■ WHAT IS BEING ASKED
Work through the data and say how many lines contain "zebra". The number alone is the answer.
◆ ◆ ◆ ◆
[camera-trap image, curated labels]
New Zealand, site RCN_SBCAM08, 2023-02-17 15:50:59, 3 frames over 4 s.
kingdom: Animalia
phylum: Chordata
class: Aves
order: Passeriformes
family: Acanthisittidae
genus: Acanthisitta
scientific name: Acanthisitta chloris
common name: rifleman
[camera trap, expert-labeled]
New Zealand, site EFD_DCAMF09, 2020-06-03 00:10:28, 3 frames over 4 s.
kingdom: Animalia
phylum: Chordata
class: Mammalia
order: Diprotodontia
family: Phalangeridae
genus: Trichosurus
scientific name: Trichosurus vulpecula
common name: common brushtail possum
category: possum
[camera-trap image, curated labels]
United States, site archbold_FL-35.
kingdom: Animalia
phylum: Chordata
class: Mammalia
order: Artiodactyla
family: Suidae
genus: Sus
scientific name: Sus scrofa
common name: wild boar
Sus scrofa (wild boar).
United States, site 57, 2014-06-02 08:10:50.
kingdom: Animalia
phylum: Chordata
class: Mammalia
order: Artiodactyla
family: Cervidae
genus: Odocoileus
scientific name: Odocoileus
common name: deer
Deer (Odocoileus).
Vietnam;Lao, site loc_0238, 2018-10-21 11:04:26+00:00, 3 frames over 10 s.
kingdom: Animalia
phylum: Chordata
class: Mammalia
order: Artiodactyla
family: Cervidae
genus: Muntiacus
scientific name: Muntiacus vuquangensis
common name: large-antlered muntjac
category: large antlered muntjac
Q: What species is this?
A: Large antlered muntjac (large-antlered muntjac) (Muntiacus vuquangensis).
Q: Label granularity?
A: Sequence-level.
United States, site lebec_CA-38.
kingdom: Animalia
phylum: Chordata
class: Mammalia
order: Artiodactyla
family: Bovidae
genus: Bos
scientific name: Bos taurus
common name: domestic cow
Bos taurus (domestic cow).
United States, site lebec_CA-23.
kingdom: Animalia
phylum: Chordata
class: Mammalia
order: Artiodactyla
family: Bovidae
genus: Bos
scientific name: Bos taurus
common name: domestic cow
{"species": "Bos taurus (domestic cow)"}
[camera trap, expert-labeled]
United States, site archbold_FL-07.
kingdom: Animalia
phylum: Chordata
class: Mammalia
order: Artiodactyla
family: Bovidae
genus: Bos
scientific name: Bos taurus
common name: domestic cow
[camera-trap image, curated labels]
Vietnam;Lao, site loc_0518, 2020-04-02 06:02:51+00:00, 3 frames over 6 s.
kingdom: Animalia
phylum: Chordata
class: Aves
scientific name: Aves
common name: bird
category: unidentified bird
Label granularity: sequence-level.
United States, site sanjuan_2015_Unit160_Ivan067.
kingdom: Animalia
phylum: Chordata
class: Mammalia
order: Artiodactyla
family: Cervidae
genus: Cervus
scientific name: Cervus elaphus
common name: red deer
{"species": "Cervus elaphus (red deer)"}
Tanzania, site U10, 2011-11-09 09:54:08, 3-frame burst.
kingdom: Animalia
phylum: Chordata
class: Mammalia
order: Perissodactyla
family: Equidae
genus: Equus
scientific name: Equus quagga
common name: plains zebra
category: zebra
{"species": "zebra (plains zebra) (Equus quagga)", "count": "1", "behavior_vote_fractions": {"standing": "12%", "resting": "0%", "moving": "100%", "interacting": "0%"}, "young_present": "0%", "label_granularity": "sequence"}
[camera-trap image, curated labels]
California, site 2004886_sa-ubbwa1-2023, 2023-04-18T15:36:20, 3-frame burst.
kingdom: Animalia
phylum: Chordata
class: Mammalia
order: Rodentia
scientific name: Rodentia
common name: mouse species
◆ ◆ ◆ ◆
■ EXERCISE SOLUTION
3